Un dernier argument contre l’IT précoce est qu’elle conduit souvent à une spécialisation sportive précoce, qui, bien que reconnue comme une voie potentielle pour devenir un athlète d’élite, a été liée à des effets néfastes sur la santé, notamment des blessures de surutilisation et l’épuisement (Nyland, 2014). La spécialisation précoce peut également conduire à un moindre plaisir du sport chez les enfants et les jeunes, car il y a généralement plus de structure supervisée par des adultes et moins de jeu (Wiersma, 2000). Cela devient plus problématique si l’on considère que la grande majorité des enfants qui pratiquent un sport n’atteindront pas le niveau professionnel. Qu’ils aient ou non le potentiel de devenir un athlète d’élite, pourquoi augmenter le risque de dommages physiques et psychologiques potentiels chez les enfants si d’autres options existent?

En retardant la sélection, nous pouvons avoir le meilleur des deux mondes : des expériences sportives plus saines et de meilleures chances de sélectionner les plus grands potentiels.

Conclusion

La question de l’IT précoce dans le sport n’est pas noire ou blanche. D’une part, l’IT précoce offre aux athlètes prometteurs un accès à des ressources de haute qualité qui favorisent leur développement vers l’élite sportive.

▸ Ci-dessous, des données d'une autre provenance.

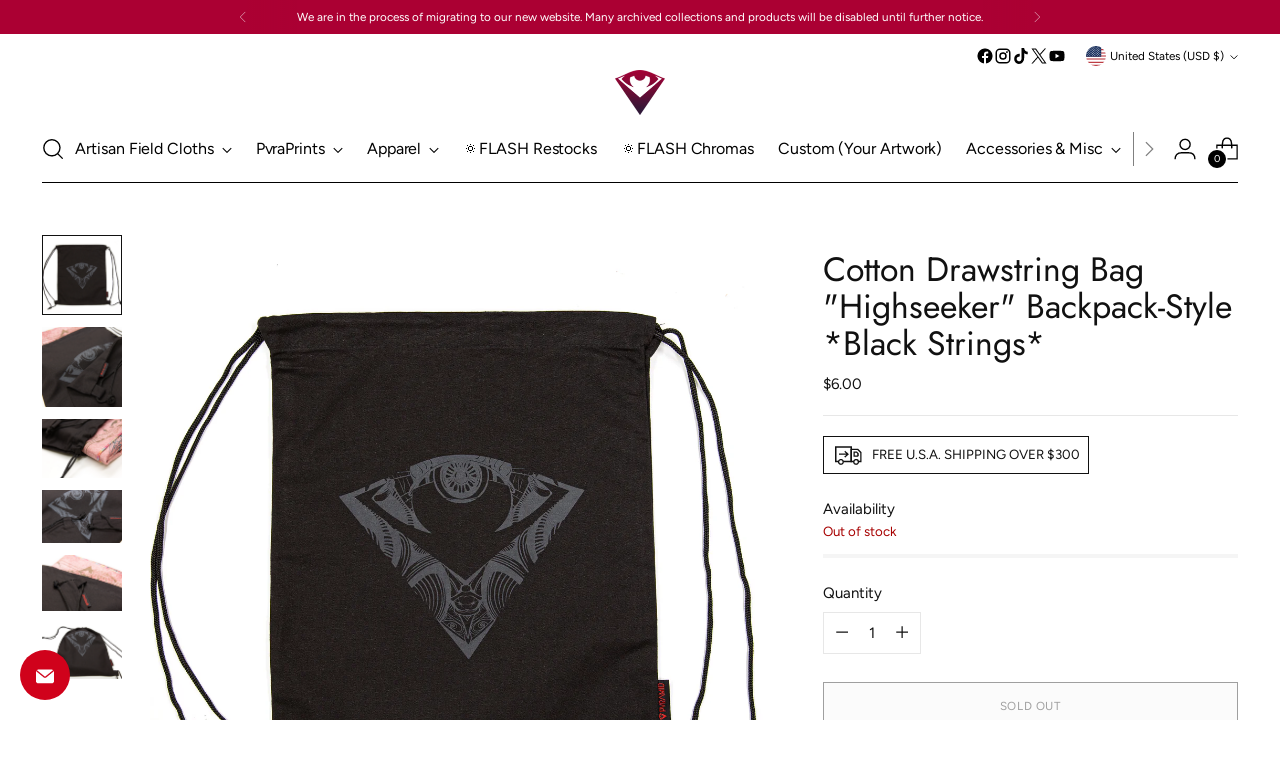

--- FILE ---
content_type: text/json
request_url: https://conf.config-security.com/model
body_size: 85
content:
{"title":"recommendation AI model (keras)","structure":"release_id=0x34:5b:71:7f:23:23:24:64:76:21:44:71:32:49:2d:3e:5d:2f:35:25:39:7b:5d:72:3b:56:67:5a:2a;keras;woqg5ym6uswl1u1usteomh8pei4sm01raqhxiilowp8wsc24kfvntb466ulia06j3k2m45g6","weights":"../weights/345b717f.h5","biases":"../biases/345b717f.h5"}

D’autre part, prévoir qui sera un athlète d’élite est un processus très imprécis, qui peut conduire à la perte de talents potentiels dans les systèmes sportifs. Trouver un terrain d’entente entre ces deux arguments n’est pas une tâche facile. Mais peut-être devons-nous recadrer la question : En ce qui concerne l’IT dans le sport, à partir de quand est-ce trop tôt?